What you need to know:
- I chose this career because I was curious to know how athletes manage adversity.
- I attend rugby matches regularly and I watch Formula One.
1. Who exactly is a sports psychologist? Why did you become one?
It involves therapy and counselling in matters sport. I studied psychology for my Bachelor’s degree and then I went to the UK to study sports psychology because the course isn’t available here in Kenya.
I chose this career because I was curious to know how athletes manage adversity. The mind of an athlete is so interesting. We tend to think of athletes as superheroes. When they win, we love them. When they lose, we hate them. Yet they have emotions.
I recently formed a sports and performance psychology consultancy with a friend (Kanyali Ilako). It is nice to have someone to walk with because there are not too many sports psychologists around.
2. What is the name of your consultancy?
Brain Frees. It focuses on sessions, therapy and workshops for athletes, coaches and referees. We recently launched two weeks of free therapy sessions for athletes to help them cope with the negative effects of the coronavirus pandemic.
3. Does this mean you actively watch and play sports?
Yes, I do. When I was in high school, I participated in swimming, hockey, football, and a little bit of basketball.

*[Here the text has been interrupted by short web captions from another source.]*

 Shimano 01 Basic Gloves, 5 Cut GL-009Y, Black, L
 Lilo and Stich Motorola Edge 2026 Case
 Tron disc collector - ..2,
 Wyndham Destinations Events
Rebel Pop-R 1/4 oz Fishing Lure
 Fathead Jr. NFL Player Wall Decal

I attend rugby matches regularly and I watch Formula One.
4. Why do you think female athletes are treated differently from their male counterparts?
There’s a lot more focus on men’s sports. In fact, putting such labels on the different teams conditions our minds to see them differently. Let’s just call it football, not women’s football. The media also focuses more on men’s sports and male athletes despite the fact women’s sports performances are just as exciting – sometimes even better – than men’s.
5. How can we remedy the rot within the Kenyan sports industry?
The problems afflicting the local sports industry are deeply embedded in the system. Sports is never given the attention it deserves. It is still treated as a hobby yet it is a multi-million dollar industry in other countries.
We need to nurture young talent and create an environment where they can grow. So many Kenyans have denounced their nationalities and went on to feature for other countries because they don’t feel appreciated back home.